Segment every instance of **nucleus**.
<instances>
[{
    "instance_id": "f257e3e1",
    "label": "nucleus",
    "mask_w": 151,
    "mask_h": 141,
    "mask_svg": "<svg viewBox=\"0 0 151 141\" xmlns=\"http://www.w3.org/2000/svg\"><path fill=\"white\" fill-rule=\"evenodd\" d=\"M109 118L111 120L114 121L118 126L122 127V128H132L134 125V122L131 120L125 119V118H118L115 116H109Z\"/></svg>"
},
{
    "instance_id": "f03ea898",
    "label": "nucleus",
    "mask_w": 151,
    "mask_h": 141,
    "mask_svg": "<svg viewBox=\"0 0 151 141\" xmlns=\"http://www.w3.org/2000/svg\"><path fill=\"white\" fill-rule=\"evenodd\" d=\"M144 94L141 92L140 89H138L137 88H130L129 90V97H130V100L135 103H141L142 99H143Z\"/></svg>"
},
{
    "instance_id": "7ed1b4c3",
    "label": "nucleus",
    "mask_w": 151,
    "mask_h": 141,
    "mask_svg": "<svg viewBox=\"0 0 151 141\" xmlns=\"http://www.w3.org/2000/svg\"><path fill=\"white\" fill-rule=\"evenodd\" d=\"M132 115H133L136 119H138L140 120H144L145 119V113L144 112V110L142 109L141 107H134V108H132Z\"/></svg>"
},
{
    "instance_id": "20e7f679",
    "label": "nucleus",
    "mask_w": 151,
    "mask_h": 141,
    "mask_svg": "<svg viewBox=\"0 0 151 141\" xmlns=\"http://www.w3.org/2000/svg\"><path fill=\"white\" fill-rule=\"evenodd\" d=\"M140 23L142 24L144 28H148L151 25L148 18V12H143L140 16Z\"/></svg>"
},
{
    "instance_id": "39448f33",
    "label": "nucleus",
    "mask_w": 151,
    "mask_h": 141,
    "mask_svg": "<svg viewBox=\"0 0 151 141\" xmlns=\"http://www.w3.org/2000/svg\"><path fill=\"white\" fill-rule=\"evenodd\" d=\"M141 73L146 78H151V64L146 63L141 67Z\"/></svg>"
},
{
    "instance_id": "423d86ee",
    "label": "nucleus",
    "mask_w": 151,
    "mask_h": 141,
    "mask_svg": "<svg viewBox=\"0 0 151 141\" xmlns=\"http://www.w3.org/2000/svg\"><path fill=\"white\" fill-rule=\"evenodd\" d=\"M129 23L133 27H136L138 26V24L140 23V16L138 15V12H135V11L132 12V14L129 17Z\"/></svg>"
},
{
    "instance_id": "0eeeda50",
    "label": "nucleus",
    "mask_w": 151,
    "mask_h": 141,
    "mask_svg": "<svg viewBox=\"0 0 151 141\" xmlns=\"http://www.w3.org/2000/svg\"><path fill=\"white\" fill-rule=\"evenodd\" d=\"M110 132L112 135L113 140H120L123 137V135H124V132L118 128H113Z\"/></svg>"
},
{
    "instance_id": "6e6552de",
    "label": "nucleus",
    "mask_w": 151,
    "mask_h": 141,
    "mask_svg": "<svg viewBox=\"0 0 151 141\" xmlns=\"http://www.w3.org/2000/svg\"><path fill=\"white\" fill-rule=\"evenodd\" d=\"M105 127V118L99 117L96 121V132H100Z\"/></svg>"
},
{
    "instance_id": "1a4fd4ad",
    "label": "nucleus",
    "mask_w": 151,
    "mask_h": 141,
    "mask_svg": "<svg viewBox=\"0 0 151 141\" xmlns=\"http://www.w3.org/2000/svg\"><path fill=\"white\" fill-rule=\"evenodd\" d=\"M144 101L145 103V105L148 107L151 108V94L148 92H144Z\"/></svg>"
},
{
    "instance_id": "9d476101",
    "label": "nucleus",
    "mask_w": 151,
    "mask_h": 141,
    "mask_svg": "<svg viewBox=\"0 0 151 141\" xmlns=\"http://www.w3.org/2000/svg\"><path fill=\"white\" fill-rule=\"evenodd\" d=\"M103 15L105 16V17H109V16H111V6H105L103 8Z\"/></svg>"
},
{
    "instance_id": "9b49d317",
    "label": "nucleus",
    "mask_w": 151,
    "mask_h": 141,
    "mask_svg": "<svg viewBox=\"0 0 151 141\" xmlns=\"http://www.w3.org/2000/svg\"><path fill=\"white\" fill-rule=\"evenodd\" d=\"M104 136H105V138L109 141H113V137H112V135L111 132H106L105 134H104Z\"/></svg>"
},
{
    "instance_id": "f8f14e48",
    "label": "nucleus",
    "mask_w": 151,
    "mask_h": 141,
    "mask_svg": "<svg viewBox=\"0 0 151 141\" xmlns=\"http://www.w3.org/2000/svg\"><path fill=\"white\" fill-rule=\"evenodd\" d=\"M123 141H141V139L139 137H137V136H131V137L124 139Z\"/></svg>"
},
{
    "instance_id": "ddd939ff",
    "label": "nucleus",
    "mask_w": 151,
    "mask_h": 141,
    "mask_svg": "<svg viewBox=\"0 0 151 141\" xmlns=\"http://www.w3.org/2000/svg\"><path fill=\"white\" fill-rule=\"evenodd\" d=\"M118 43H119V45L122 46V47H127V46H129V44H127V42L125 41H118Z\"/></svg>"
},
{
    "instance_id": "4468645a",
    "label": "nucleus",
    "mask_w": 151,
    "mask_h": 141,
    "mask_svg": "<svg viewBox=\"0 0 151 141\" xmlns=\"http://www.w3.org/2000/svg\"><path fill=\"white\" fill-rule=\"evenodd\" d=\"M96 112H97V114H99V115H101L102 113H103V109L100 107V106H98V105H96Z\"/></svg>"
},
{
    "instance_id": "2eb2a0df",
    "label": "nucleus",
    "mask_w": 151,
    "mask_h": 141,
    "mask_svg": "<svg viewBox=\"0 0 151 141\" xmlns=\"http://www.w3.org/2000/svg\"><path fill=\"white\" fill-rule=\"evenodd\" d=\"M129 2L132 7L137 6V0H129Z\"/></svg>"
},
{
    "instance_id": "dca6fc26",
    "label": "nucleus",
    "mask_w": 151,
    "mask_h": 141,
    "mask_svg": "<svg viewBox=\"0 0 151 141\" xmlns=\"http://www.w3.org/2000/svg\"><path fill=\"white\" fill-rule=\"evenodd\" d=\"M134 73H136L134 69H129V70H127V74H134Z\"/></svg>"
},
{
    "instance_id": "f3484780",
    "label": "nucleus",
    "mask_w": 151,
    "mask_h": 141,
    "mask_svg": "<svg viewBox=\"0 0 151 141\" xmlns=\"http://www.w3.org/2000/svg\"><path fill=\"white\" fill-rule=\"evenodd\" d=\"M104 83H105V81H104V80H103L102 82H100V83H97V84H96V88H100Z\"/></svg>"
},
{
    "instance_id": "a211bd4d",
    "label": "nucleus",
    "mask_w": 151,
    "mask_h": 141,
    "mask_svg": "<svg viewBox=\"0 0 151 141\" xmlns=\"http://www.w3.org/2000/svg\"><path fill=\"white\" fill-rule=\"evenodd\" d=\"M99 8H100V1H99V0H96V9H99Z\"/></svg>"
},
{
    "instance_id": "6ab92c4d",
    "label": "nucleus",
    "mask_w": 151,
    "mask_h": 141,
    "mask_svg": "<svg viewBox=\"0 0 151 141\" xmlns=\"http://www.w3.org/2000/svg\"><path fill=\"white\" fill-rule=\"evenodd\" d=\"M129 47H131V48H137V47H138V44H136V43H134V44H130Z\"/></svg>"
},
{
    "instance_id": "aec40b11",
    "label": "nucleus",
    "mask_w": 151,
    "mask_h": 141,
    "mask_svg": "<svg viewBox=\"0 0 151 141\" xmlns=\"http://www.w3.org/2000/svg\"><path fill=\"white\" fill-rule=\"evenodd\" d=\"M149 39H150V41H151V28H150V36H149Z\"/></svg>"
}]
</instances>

____________________

Given task
Copy out everything from the beginning of the records down to the line containing "132L112 135L113 140H120L123", including both of those lines.

Written answer
Segment every instance of **nucleus**.
<instances>
[{
    "instance_id": "f257e3e1",
    "label": "nucleus",
    "mask_w": 151,
    "mask_h": 141,
    "mask_svg": "<svg viewBox=\"0 0 151 141\" xmlns=\"http://www.w3.org/2000/svg\"><path fill=\"white\" fill-rule=\"evenodd\" d=\"M109 118L111 120L114 121L118 126L122 127V128H132L134 125V122L131 120L125 119V118H118L115 116H109Z\"/></svg>"
},
{
    "instance_id": "f03ea898",
    "label": "nucleus",
    "mask_w": 151,
    "mask_h": 141,
    "mask_svg": "<svg viewBox=\"0 0 151 141\" xmlns=\"http://www.w3.org/2000/svg\"><path fill=\"white\" fill-rule=\"evenodd\" d=\"M144 94L141 92L140 89H138L137 88H130L129 90V97H130V100L135 103H141L142 99H143Z\"/></svg>"
},
{
    "instance_id": "7ed1b4c3",
    "label": "nucleus",
    "mask_w": 151,
    "mask_h": 141,
    "mask_svg": "<svg viewBox=\"0 0 151 141\" xmlns=\"http://www.w3.org/2000/svg\"><path fill=\"white\" fill-rule=\"evenodd\" d=\"M132 115H133L136 119H138L140 120H144L145 119V113L144 112V110L142 109L141 107H134V108H132Z\"/></svg>"
},
{
    "instance_id": "20e7f679",
    "label": "nucleus",
    "mask_w": 151,
    "mask_h": 141,
    "mask_svg": "<svg viewBox=\"0 0 151 141\" xmlns=\"http://www.w3.org/2000/svg\"><path fill=\"white\" fill-rule=\"evenodd\" d=\"M140 23L142 24L144 28H148L151 25L148 18V12H143L140 16Z\"/></svg>"
},
{
    "instance_id": "39448f33",
    "label": "nucleus",
    "mask_w": 151,
    "mask_h": 141,
    "mask_svg": "<svg viewBox=\"0 0 151 141\" xmlns=\"http://www.w3.org/2000/svg\"><path fill=\"white\" fill-rule=\"evenodd\" d=\"M141 73L146 78H151V64L146 63L141 67Z\"/></svg>"
},
{
    "instance_id": "423d86ee",
    "label": "nucleus",
    "mask_w": 151,
    "mask_h": 141,
    "mask_svg": "<svg viewBox=\"0 0 151 141\" xmlns=\"http://www.w3.org/2000/svg\"><path fill=\"white\" fill-rule=\"evenodd\" d=\"M129 23L133 27H136L138 26V24L140 23V16L138 15V12H135V11L132 12V14L129 17Z\"/></svg>"
},
{
    "instance_id": "0eeeda50",
    "label": "nucleus",
    "mask_w": 151,
    "mask_h": 141,
    "mask_svg": "<svg viewBox=\"0 0 151 141\" xmlns=\"http://www.w3.org/2000/svg\"><path fill=\"white\" fill-rule=\"evenodd\" d=\"M110 132L112 135L113 140H120L123 137V135H124V132L118 128H113Z\"/></svg>"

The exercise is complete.